▸ Passage to read:
━━━━

Richard Cohen’s Problematic Take on the Stubenville Rape and Cyrus’ VMA Performance

When you start a discussion about a rape case that ended in conviction, with “so-called rape” and then specify that “it was not a rape involving intercourse,” you set yourself up as someone who doesn’t understand, in the least, the concept of rape or the right a person has to the sanctity of their bodies. Thanks, Richard Cohen, for being that person.

On Tuesday, September 3, Cohen wrote a Washington Post op-ed about his feelings about Stubenville – and book-ended these feelings with a discussion of Miley Cyrus’ VMA performance, because he saw Cyrus’ performance as an opportunity to discuss an article by Ariel Levy that appeared in The New Yorker. After he finished reading it, Cohen felt “unhappily immersed in a teenage culture that was stupid, dirty and so incredibly and obliviously misogynistic.”

━━━━

▸ Stored data:
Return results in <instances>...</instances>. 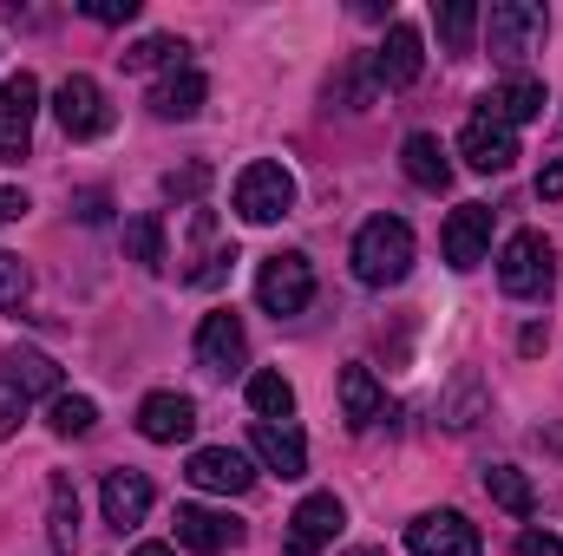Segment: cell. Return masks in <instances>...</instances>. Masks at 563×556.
<instances>
[{"instance_id": "obj_19", "label": "cell", "mask_w": 563, "mask_h": 556, "mask_svg": "<svg viewBox=\"0 0 563 556\" xmlns=\"http://www.w3.org/2000/svg\"><path fill=\"white\" fill-rule=\"evenodd\" d=\"M203 99H210V79L203 73H164L157 86H151V119H164V125H184V119H197L203 112Z\"/></svg>"}, {"instance_id": "obj_33", "label": "cell", "mask_w": 563, "mask_h": 556, "mask_svg": "<svg viewBox=\"0 0 563 556\" xmlns=\"http://www.w3.org/2000/svg\"><path fill=\"white\" fill-rule=\"evenodd\" d=\"M20 294H26V263L0 249V308H20Z\"/></svg>"}, {"instance_id": "obj_31", "label": "cell", "mask_w": 563, "mask_h": 556, "mask_svg": "<svg viewBox=\"0 0 563 556\" xmlns=\"http://www.w3.org/2000/svg\"><path fill=\"white\" fill-rule=\"evenodd\" d=\"M203 184H210V164H184V170H170V177H164V197L197 203V197H203Z\"/></svg>"}, {"instance_id": "obj_24", "label": "cell", "mask_w": 563, "mask_h": 556, "mask_svg": "<svg viewBox=\"0 0 563 556\" xmlns=\"http://www.w3.org/2000/svg\"><path fill=\"white\" fill-rule=\"evenodd\" d=\"M46 537H53V556H73V551H79V491H73V478H53Z\"/></svg>"}, {"instance_id": "obj_6", "label": "cell", "mask_w": 563, "mask_h": 556, "mask_svg": "<svg viewBox=\"0 0 563 556\" xmlns=\"http://www.w3.org/2000/svg\"><path fill=\"white\" fill-rule=\"evenodd\" d=\"M256 301L276 314V321H288V314H301L308 301H314V269H308V256H269L263 269H256Z\"/></svg>"}, {"instance_id": "obj_23", "label": "cell", "mask_w": 563, "mask_h": 556, "mask_svg": "<svg viewBox=\"0 0 563 556\" xmlns=\"http://www.w3.org/2000/svg\"><path fill=\"white\" fill-rule=\"evenodd\" d=\"M400 170L420 190H445L452 184V157H445V144L432 138V132H413V138L400 144Z\"/></svg>"}, {"instance_id": "obj_3", "label": "cell", "mask_w": 563, "mask_h": 556, "mask_svg": "<svg viewBox=\"0 0 563 556\" xmlns=\"http://www.w3.org/2000/svg\"><path fill=\"white\" fill-rule=\"evenodd\" d=\"M498 281H505L511 301H538V294H551V281H558V256H551V243H544L538 230H518V236L505 243V256H498Z\"/></svg>"}, {"instance_id": "obj_39", "label": "cell", "mask_w": 563, "mask_h": 556, "mask_svg": "<svg viewBox=\"0 0 563 556\" xmlns=\"http://www.w3.org/2000/svg\"><path fill=\"white\" fill-rule=\"evenodd\" d=\"M347 556H380V551H374V544H361V551H347Z\"/></svg>"}, {"instance_id": "obj_22", "label": "cell", "mask_w": 563, "mask_h": 556, "mask_svg": "<svg viewBox=\"0 0 563 556\" xmlns=\"http://www.w3.org/2000/svg\"><path fill=\"white\" fill-rule=\"evenodd\" d=\"M544 105H551V99H544L538 79H505V86L485 92V119H498V125H511V132L531 125V119H544Z\"/></svg>"}, {"instance_id": "obj_17", "label": "cell", "mask_w": 563, "mask_h": 556, "mask_svg": "<svg viewBox=\"0 0 563 556\" xmlns=\"http://www.w3.org/2000/svg\"><path fill=\"white\" fill-rule=\"evenodd\" d=\"M99 504H106V524L112 531H139L144 518H151V504H157V491H151V478L144 471H106V485H99Z\"/></svg>"}, {"instance_id": "obj_15", "label": "cell", "mask_w": 563, "mask_h": 556, "mask_svg": "<svg viewBox=\"0 0 563 556\" xmlns=\"http://www.w3.org/2000/svg\"><path fill=\"white\" fill-rule=\"evenodd\" d=\"M170 531H177L184 551H197V556H223V551L243 544V524H236L230 511H210V504H177Z\"/></svg>"}, {"instance_id": "obj_37", "label": "cell", "mask_w": 563, "mask_h": 556, "mask_svg": "<svg viewBox=\"0 0 563 556\" xmlns=\"http://www.w3.org/2000/svg\"><path fill=\"white\" fill-rule=\"evenodd\" d=\"M79 216H86V223H99V216H106V197H99V190H86V197H79Z\"/></svg>"}, {"instance_id": "obj_16", "label": "cell", "mask_w": 563, "mask_h": 556, "mask_svg": "<svg viewBox=\"0 0 563 556\" xmlns=\"http://www.w3.org/2000/svg\"><path fill=\"white\" fill-rule=\"evenodd\" d=\"M426 73V40L413 20H394L387 26V40H380V53H374V86H394V92H407L413 79Z\"/></svg>"}, {"instance_id": "obj_10", "label": "cell", "mask_w": 563, "mask_h": 556, "mask_svg": "<svg viewBox=\"0 0 563 556\" xmlns=\"http://www.w3.org/2000/svg\"><path fill=\"white\" fill-rule=\"evenodd\" d=\"M0 393H13L20 407L59 400V393H66V387H59V360L40 354V347H7V354H0Z\"/></svg>"}, {"instance_id": "obj_20", "label": "cell", "mask_w": 563, "mask_h": 556, "mask_svg": "<svg viewBox=\"0 0 563 556\" xmlns=\"http://www.w3.org/2000/svg\"><path fill=\"white\" fill-rule=\"evenodd\" d=\"M250 445H256L263 471H276V478H301V471H308V438H301L295 425H269V419H256V425H250Z\"/></svg>"}, {"instance_id": "obj_2", "label": "cell", "mask_w": 563, "mask_h": 556, "mask_svg": "<svg viewBox=\"0 0 563 556\" xmlns=\"http://www.w3.org/2000/svg\"><path fill=\"white\" fill-rule=\"evenodd\" d=\"M544 33H551V13H544L538 0H498V7L485 13V46H492L505 66L531 59V53L544 46Z\"/></svg>"}, {"instance_id": "obj_29", "label": "cell", "mask_w": 563, "mask_h": 556, "mask_svg": "<svg viewBox=\"0 0 563 556\" xmlns=\"http://www.w3.org/2000/svg\"><path fill=\"white\" fill-rule=\"evenodd\" d=\"M46 425H53L59 438H86V432L99 425V407H92L86 393H59V400L46 407Z\"/></svg>"}, {"instance_id": "obj_5", "label": "cell", "mask_w": 563, "mask_h": 556, "mask_svg": "<svg viewBox=\"0 0 563 556\" xmlns=\"http://www.w3.org/2000/svg\"><path fill=\"white\" fill-rule=\"evenodd\" d=\"M288 210H295V177L282 170L276 157L243 164V177H236V216L243 223H282Z\"/></svg>"}, {"instance_id": "obj_11", "label": "cell", "mask_w": 563, "mask_h": 556, "mask_svg": "<svg viewBox=\"0 0 563 556\" xmlns=\"http://www.w3.org/2000/svg\"><path fill=\"white\" fill-rule=\"evenodd\" d=\"M407 551L413 556H478V524L465 511H420L407 524Z\"/></svg>"}, {"instance_id": "obj_32", "label": "cell", "mask_w": 563, "mask_h": 556, "mask_svg": "<svg viewBox=\"0 0 563 556\" xmlns=\"http://www.w3.org/2000/svg\"><path fill=\"white\" fill-rule=\"evenodd\" d=\"M79 13L99 26H125V20H139V0H79Z\"/></svg>"}, {"instance_id": "obj_28", "label": "cell", "mask_w": 563, "mask_h": 556, "mask_svg": "<svg viewBox=\"0 0 563 556\" xmlns=\"http://www.w3.org/2000/svg\"><path fill=\"white\" fill-rule=\"evenodd\" d=\"M125 256H132L139 269H164V223H157L151 210L125 223Z\"/></svg>"}, {"instance_id": "obj_25", "label": "cell", "mask_w": 563, "mask_h": 556, "mask_svg": "<svg viewBox=\"0 0 563 556\" xmlns=\"http://www.w3.org/2000/svg\"><path fill=\"white\" fill-rule=\"evenodd\" d=\"M250 407H256V419H269V425H288V413H295V387L263 367V374H250Z\"/></svg>"}, {"instance_id": "obj_30", "label": "cell", "mask_w": 563, "mask_h": 556, "mask_svg": "<svg viewBox=\"0 0 563 556\" xmlns=\"http://www.w3.org/2000/svg\"><path fill=\"white\" fill-rule=\"evenodd\" d=\"M432 20H439V40H445V46H452V53H465V46H472V33H478V20H485V13H478V7H472V0H445V7H432Z\"/></svg>"}, {"instance_id": "obj_8", "label": "cell", "mask_w": 563, "mask_h": 556, "mask_svg": "<svg viewBox=\"0 0 563 556\" xmlns=\"http://www.w3.org/2000/svg\"><path fill=\"white\" fill-rule=\"evenodd\" d=\"M33 119H40V79H33V73H13V79L0 86V164H20V157H26Z\"/></svg>"}, {"instance_id": "obj_21", "label": "cell", "mask_w": 563, "mask_h": 556, "mask_svg": "<svg viewBox=\"0 0 563 556\" xmlns=\"http://www.w3.org/2000/svg\"><path fill=\"white\" fill-rule=\"evenodd\" d=\"M341 413H347V425L354 432H367V425H380L387 419V387L374 380V367H341Z\"/></svg>"}, {"instance_id": "obj_36", "label": "cell", "mask_w": 563, "mask_h": 556, "mask_svg": "<svg viewBox=\"0 0 563 556\" xmlns=\"http://www.w3.org/2000/svg\"><path fill=\"white\" fill-rule=\"evenodd\" d=\"M33 203H26V190H0V223H20Z\"/></svg>"}, {"instance_id": "obj_1", "label": "cell", "mask_w": 563, "mask_h": 556, "mask_svg": "<svg viewBox=\"0 0 563 556\" xmlns=\"http://www.w3.org/2000/svg\"><path fill=\"white\" fill-rule=\"evenodd\" d=\"M407 269H413V230L400 216H367L354 236V276L367 288H394L407 281Z\"/></svg>"}, {"instance_id": "obj_9", "label": "cell", "mask_w": 563, "mask_h": 556, "mask_svg": "<svg viewBox=\"0 0 563 556\" xmlns=\"http://www.w3.org/2000/svg\"><path fill=\"white\" fill-rule=\"evenodd\" d=\"M197 367L217 374V380H230V374L250 367V334H243V321H236L230 308L203 314V327H197Z\"/></svg>"}, {"instance_id": "obj_38", "label": "cell", "mask_w": 563, "mask_h": 556, "mask_svg": "<svg viewBox=\"0 0 563 556\" xmlns=\"http://www.w3.org/2000/svg\"><path fill=\"white\" fill-rule=\"evenodd\" d=\"M139 556H177L170 544H139Z\"/></svg>"}, {"instance_id": "obj_26", "label": "cell", "mask_w": 563, "mask_h": 556, "mask_svg": "<svg viewBox=\"0 0 563 556\" xmlns=\"http://www.w3.org/2000/svg\"><path fill=\"white\" fill-rule=\"evenodd\" d=\"M485 491H492V504H505L511 518H531V504H538V498H531V478H525L518 465H492V471H485Z\"/></svg>"}, {"instance_id": "obj_35", "label": "cell", "mask_w": 563, "mask_h": 556, "mask_svg": "<svg viewBox=\"0 0 563 556\" xmlns=\"http://www.w3.org/2000/svg\"><path fill=\"white\" fill-rule=\"evenodd\" d=\"M538 197L563 210V164H544V177H538Z\"/></svg>"}, {"instance_id": "obj_12", "label": "cell", "mask_w": 563, "mask_h": 556, "mask_svg": "<svg viewBox=\"0 0 563 556\" xmlns=\"http://www.w3.org/2000/svg\"><path fill=\"white\" fill-rule=\"evenodd\" d=\"M439 249H445V263L465 276V269H478L485 256H492V203H459L452 216H445V230H439Z\"/></svg>"}, {"instance_id": "obj_4", "label": "cell", "mask_w": 563, "mask_h": 556, "mask_svg": "<svg viewBox=\"0 0 563 556\" xmlns=\"http://www.w3.org/2000/svg\"><path fill=\"white\" fill-rule=\"evenodd\" d=\"M53 119H59V132L73 144H92L112 132V105H106V92H99V79H86V73H66L59 79V92H53Z\"/></svg>"}, {"instance_id": "obj_34", "label": "cell", "mask_w": 563, "mask_h": 556, "mask_svg": "<svg viewBox=\"0 0 563 556\" xmlns=\"http://www.w3.org/2000/svg\"><path fill=\"white\" fill-rule=\"evenodd\" d=\"M518 556H563V544L551 531H525V537H518Z\"/></svg>"}, {"instance_id": "obj_7", "label": "cell", "mask_w": 563, "mask_h": 556, "mask_svg": "<svg viewBox=\"0 0 563 556\" xmlns=\"http://www.w3.org/2000/svg\"><path fill=\"white\" fill-rule=\"evenodd\" d=\"M341 524H347V511H341V498H334V491L301 498V504H295V518H288L282 556H321L334 537H341Z\"/></svg>"}, {"instance_id": "obj_13", "label": "cell", "mask_w": 563, "mask_h": 556, "mask_svg": "<svg viewBox=\"0 0 563 556\" xmlns=\"http://www.w3.org/2000/svg\"><path fill=\"white\" fill-rule=\"evenodd\" d=\"M184 478H190L197 491H223V498H243V491L256 485V465H250L236 445H197V452H190V465H184Z\"/></svg>"}, {"instance_id": "obj_14", "label": "cell", "mask_w": 563, "mask_h": 556, "mask_svg": "<svg viewBox=\"0 0 563 556\" xmlns=\"http://www.w3.org/2000/svg\"><path fill=\"white\" fill-rule=\"evenodd\" d=\"M459 157H465L478 177H498V170H511V164H518V132H511V125H498V119H485V112H472V119H465V132H459Z\"/></svg>"}, {"instance_id": "obj_18", "label": "cell", "mask_w": 563, "mask_h": 556, "mask_svg": "<svg viewBox=\"0 0 563 556\" xmlns=\"http://www.w3.org/2000/svg\"><path fill=\"white\" fill-rule=\"evenodd\" d=\"M139 432L151 438V445H177V438H190V432H197V400H190V393H144Z\"/></svg>"}, {"instance_id": "obj_27", "label": "cell", "mask_w": 563, "mask_h": 556, "mask_svg": "<svg viewBox=\"0 0 563 556\" xmlns=\"http://www.w3.org/2000/svg\"><path fill=\"white\" fill-rule=\"evenodd\" d=\"M184 40H170V33H151V40H139L132 53H125V73H157V66H170V73H184Z\"/></svg>"}]
</instances>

━━━━

▸ Directions:
1. In the passage on Richard Cohen's op-ed, translate this sentence into Spanish: "After he finished reading it, Cohen felt “unhappily immersed in a teenage culture that was stupid, dirty and so incredibly and obliviously misogynistic.”"
2. Answer these questions from the passage on Richard Cohen's op-ed:
(a) What two-word phrase opens the discussion of the rape case that the passage criticizes?
(b) On what day and date did Cohen write his op-ed?
(c) Who wrote the article that appeared in The New Yorker?
3. From the passage on Richard Cohen's op-ed, reproduce word for word the stretch starting with "When you start" and going on through "being that person.".

▸ Answers to each task:
1. Después de terminar de leerlo, Cohen se sintió «desdichadamente inmerso en una cultura adolescente que era estúpida, sucia y tan increíble e inconscientemente misógina».

2.
(a) "so-called rape"
(b) Tuesday, September 3
(c) Ariel Levy

3.
When you start a discussion about a rape case that ended in conviction, with “so-called rape” and then specify that “it was not a rape involving intercourse,” you set yourself up as someone who doesn’t understand, in the least, the concept of rape or the right a person has to the sanctity of their bodies. Thanks, Richard Cohen, for being that person.